Жалобно пискнули петли, дверь отворилась, и в келью, пригнувшись вошел мужчина в монашеском одеянии. Он привычно перекрестился, разгладил бороду с сильной проседью и окликнул сидящего:
— Не спишь ли?
— Нет, отец мой, просто задумался.
— Да, суровы испытания господни за прегрешенья наши. Но уж больно ты резко в своих проповедях на обновленцев ополчился. Мягче, Герман, надо. Мягче.
— Время, отец мой, жесткое, и мягче нельзя. Вспомни историю церкви нашей на Руси. Как только в религии послабление, так светские власти усиливали гонения. Так было при Алексее Михайловиче, Петре Первом, Анне Иоанновне…
— Нет, Герман, при Петре Великом не раскол породил усиление светской власти, а, наоборот, ее возвышение привело к углублению разногласий среди князей церкви, а потом и к расколу.
— Ах, какое это имеет значение. Ведь гонения-то пали на священнослужителей! — воскликнул Герман.
— Имеет. Не забывай, что ты не рядовой священник, ты епископ, князь церкви, и от тебя зависит многое в борьбе за сохранение религии в епархии. Гибче надо быть. Вспомни, как Иван Калита собирал Московское государство: где лаской, где посулом, где словом нелицеприятным, а где и поклоном низким перед басурманами.
— Так то светский князь.
— Дело в тактике, в средствах, а не в том, что Иван Калита был князем светским, а не духовным. Заметил ли ты, что в соборе среди мирян было много клириков.
— Заметил.
— Так вот, не все они согласны с жестокой линией патриарха Московского и Всея Руси Тихона Белавина, хотя и в обновленчество не ударились. А ведь могут отколоться… Или возьми причт нашего храма. Есть такие, как отец Порфирий. Они глубоко, истинно веруют, однако к обновленцам, а кажется и к властям предержащим, лояльны.

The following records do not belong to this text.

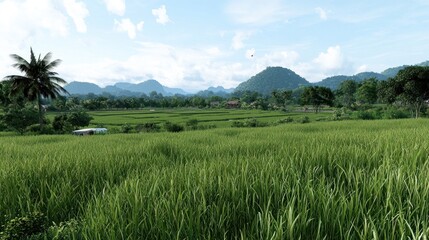 Fototapeta premium Serene Rice Paddy Landscape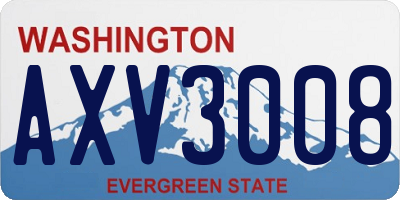 WA license plate AXV3008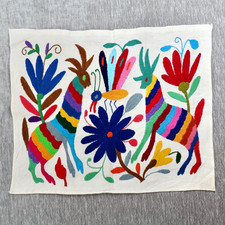 Otomi Tenango Embroidery Deer Bee Textile Handmade Folk Art Mexico 17" x 13.5"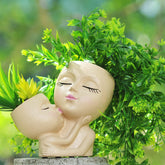 PlotX mother-child head planter in khaki balances indoor displays for small succulents.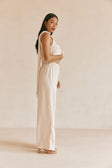 Beige Silky Elastic Drawstring Koda Pants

Наступила тишина. Каждый обдумывал сказанное другим. Архимандрит Феоген был духовником Германа, да и по жизненному опыту чуть не вдвое старше. Герман же, хотя и был епископом, имел от роду всего 45 лет. Не один год они служат богу вместе, давно у Германа нет от Феогена секретов, а такие беседы помогают понять, как укреплять в народе пошатнувшуюся веру в бога.

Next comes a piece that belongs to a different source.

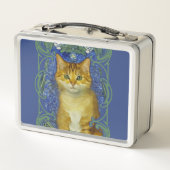 かわいい子猫インヴィンテージアールヌーボースタイル メタルランチボックス (裏面)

Феоген снял тяжелый наперсный крест, положил его на киот под образами, сел в другое кресло, расправил бороду и снова заговорил.
— Сергий, став местоблюстителем патриаршего престола, сразу же повел дело к объединению церкви и, чтобы выбить почву из-под ног обновленцев, заявил о лояльности церкви по отношению к новой власти. Хотя один свят дух знает, что он в тот момент думал. Но нужно было объединить верующих, преодолеть наметившийся раскол. Разве не так?
— Так, — тихо отозвался Герман.
— Только в соединении сил наших можем мы удержать паству в лоне церкви православной и как-то влиять на положение на Руси. Да и уповаю на всевышнего, — Феоген набожно перекрестился, покосясь на киот. — Не будут англичане, французы и германцы терпеть большевиков. И белое воинство, ныне временно находящееся в далеких палестинах, не оставляет надежд на возвращение на землю предков. И, верю, придут они не как блудные сыны со смирением, а как воины во славу Христову с мечом, разящим скверну безбожия.
— Все в руце божьей!
— Эх, Герман! Миряне, даже веруя во второе пришествие Христа, все же говорят: «Бог-то бог, да сам не будь плох!» Так-то вот!